**Task details**.
From the entries below, copy each line in which the word "evening" occurs.

*** Extracted records Section Begins ***

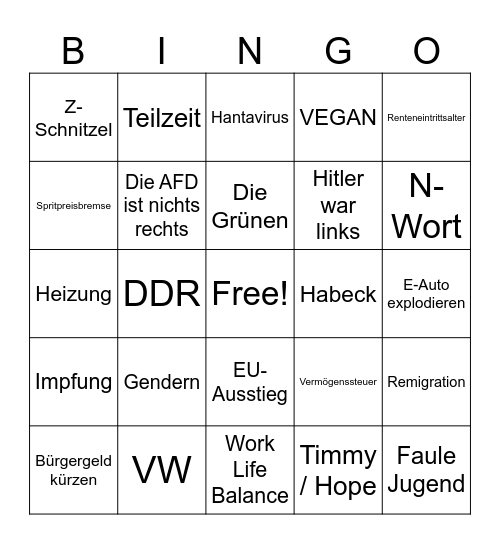 | B | I | N | G | O |
|---|---|---|---|---|
| Z-Schnitzel | Teilzeit | Hantavirus | VEGAN | Renteneintrittsalter |
| Spritpreisbremse | Die AFD ist nichts rechts | Die Grünen | Hitler war links | N-Wort |
| Heizung | DDR | Free! | Habeck | E-Auto explodieren |
| Impfung | Gendern | EU-Ausstieg | Vermögenssteuer | Remigration |
| Bürgergeld kürzen | VW | Work Life Balance | Timmy / Hope | Faule Jugend |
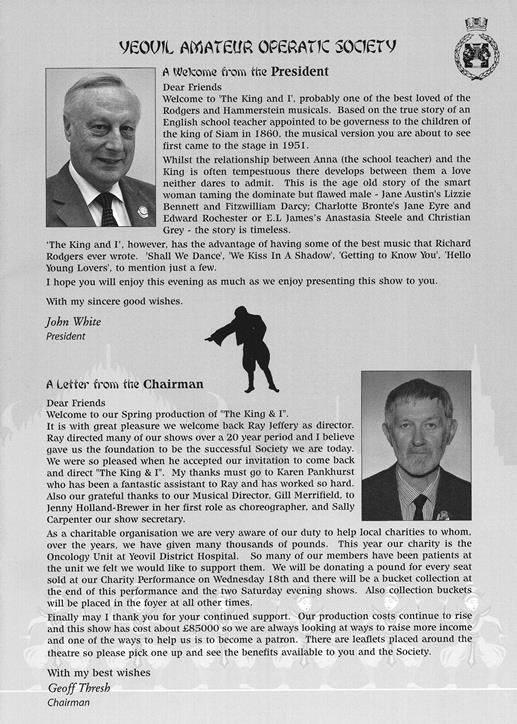 YEOVIL AMATEUR OPERATIC SOCIETY

A Welcome from the President

Dear Friends

Welcome to 'The King and I', probably one of the best loved of the Rodgers and Hammerstein musicals. Based on the true story of an English school teacher appointed to be governess to the children of the king of Siam in 1860, the musical version you are about to see first came to the stage in 1951.

Whilst the relationship between Anna (the school teacher) and the King is often tempestuous there develops between them a love neither dares to admit. This is the age old story of the smart woman taming the dominate but flawed male - Jane Austin's Lizzie Bennett and Fitzwilliam Darcy; Charlotte Bronte's Jane Eyre and Edward Rochester or E.L James's Anastasia Steele and Christian Grey - the story is timeless.

'The King and I', however, has the advantage of having some of the best music that Richard Rodgers ever wrote. 'Shall We Dance', 'We Kiss In A Shadow', 'Getting to Know You', 'Hello Young Lovers', to mention just a few.

I hope you will enjoy this evening as much as we enjoy presenting this show to you.

With my sincere good wishes.

John White
President

A Letter from the Chairman

Dear Friends

Welcome to our Spring production of "The King & I".

It is with great pleasure we welcome back Ray Jeffery as director. Ray directed many of our shows over a 20 year period and I believe gave us the foundation to be the successful Society we are today. We were so pleased when he accepted our invitation to come back and direct "The King & I". My thanks must go to Karen Pankhurst who has been a fantastic assistant to Ray and has worked so hard. Also our grateful thanks to our Musical Director, Gill Merrifield, to Jenny Holland-Brewer in her first role as choreographer, and Sally Carpenter our show secretary.

As a charitable organisation we are very aware of our duty to help local charities to whom, over the years, we have given many thousands of pounds. This year our charity is the Oncology Unit at Yeovil District Hospital. So many of our members have been patients at the unit we felt we would like to support them. We will be donating a pound for every seat sold at our Charity Performance on Wednesday 18th and there will be a bucket collection at the end of this performance and the two Saturday evening shows. Also collection buckets will be placed in the foyer at all other times.

Finally may I thank you for your continued support. Our production costs continue to rise and this show has cost about £85000 so we are always looking at ways to raise more income and one of the ways to help us is to become a patron. There are leaflets placed around the theatre so please pick one up and see the benefits available to you and the Society.

With my best wishes
Geoff Thresh
Chairman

*** Extracted records Section Ends ***

**Exercise solution**.
I hope you will enjoy this evening as much as we enjoy presenting this show to you.
As a charitable organisation we are very aware of our duty to help local charities to whom, over the years, we have given many thousands of pounds. This year our charity is the Oncology Unit at Yeovil District Hospital. So many of our members have been patients at the unit we felt we would like to support them. We will be donating a pound for every seat sold at our Charity Performance on Wednesday 18th and there will be a bucket collection at the end of this performance and the two Saturday evening shows. Also collection buckets will be placed in the foyer at all other times.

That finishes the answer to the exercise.